Saved entries:
+++++

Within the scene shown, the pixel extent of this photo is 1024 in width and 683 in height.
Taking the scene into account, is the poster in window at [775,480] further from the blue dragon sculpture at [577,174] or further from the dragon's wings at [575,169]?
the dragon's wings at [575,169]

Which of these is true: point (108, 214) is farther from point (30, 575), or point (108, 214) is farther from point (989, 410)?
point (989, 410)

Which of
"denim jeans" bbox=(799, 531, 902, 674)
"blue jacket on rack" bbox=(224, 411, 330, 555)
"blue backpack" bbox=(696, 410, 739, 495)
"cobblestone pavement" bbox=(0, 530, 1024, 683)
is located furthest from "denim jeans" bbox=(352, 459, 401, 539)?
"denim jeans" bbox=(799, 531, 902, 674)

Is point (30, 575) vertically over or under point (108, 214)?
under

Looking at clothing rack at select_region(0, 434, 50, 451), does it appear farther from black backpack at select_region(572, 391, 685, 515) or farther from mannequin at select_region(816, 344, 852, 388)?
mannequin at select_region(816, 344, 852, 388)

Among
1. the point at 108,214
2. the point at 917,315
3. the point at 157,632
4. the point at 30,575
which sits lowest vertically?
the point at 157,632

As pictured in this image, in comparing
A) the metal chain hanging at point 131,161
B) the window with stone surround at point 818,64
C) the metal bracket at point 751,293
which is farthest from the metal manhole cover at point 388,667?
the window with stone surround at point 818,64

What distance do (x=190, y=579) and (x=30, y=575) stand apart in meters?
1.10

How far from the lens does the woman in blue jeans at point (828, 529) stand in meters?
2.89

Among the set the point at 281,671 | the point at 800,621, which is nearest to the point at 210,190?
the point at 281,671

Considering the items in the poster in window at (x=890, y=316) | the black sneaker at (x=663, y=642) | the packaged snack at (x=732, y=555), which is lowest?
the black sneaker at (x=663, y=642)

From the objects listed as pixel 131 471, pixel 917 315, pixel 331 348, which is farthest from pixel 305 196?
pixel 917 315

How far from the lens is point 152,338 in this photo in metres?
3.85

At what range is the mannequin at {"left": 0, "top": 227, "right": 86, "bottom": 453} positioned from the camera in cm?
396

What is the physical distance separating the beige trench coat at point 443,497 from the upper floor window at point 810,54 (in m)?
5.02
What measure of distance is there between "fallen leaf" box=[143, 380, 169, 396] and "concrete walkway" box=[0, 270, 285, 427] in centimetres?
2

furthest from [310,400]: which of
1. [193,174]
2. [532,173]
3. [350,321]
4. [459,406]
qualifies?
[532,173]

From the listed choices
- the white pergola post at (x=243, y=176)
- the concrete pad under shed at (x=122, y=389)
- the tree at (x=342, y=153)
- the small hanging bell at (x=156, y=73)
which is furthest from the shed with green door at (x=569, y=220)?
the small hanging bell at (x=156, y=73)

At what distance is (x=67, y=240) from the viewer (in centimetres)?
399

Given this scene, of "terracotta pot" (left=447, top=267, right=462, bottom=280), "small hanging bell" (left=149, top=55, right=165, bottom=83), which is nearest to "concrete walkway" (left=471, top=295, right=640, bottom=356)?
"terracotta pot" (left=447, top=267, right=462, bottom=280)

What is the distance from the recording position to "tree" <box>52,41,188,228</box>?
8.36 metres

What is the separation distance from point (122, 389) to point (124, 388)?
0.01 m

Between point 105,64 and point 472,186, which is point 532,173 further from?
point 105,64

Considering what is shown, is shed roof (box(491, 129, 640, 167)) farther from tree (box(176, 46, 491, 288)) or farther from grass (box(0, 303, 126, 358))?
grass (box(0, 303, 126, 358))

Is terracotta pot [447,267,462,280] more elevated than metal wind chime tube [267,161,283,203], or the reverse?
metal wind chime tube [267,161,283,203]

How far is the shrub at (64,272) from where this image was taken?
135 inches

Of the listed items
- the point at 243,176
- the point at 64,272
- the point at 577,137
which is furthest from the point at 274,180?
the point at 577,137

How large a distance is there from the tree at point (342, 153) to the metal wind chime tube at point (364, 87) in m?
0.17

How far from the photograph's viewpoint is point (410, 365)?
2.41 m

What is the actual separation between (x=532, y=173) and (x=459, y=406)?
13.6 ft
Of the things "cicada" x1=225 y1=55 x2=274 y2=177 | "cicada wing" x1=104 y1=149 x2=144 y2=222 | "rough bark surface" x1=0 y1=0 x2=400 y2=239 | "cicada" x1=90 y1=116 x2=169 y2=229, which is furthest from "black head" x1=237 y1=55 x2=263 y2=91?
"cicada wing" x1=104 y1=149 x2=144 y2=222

+++++

WORK TO COMPLETE –
Quote only the lines from the line containing "How large a" through the end of the listing, please, keeping both the first and the last line.

EXERCISE ANSWER –
How large a distance is there from the tree at point (342, 153) to the metal wind chime tube at point (364, 87) in m?
0.17

How far from the photograph's viewpoint is point (410, 365)?
2.41 m

What is the actual separation between (x=532, y=173) and (x=459, y=406)?
13.6 ft
Of the things "cicada" x1=225 y1=55 x2=274 y2=177 | "cicada wing" x1=104 y1=149 x2=144 y2=222 | "rough bark surface" x1=0 y1=0 x2=400 y2=239 | "cicada" x1=90 y1=116 x2=169 y2=229, which is furthest from "black head" x1=237 y1=55 x2=263 y2=91?
"cicada wing" x1=104 y1=149 x2=144 y2=222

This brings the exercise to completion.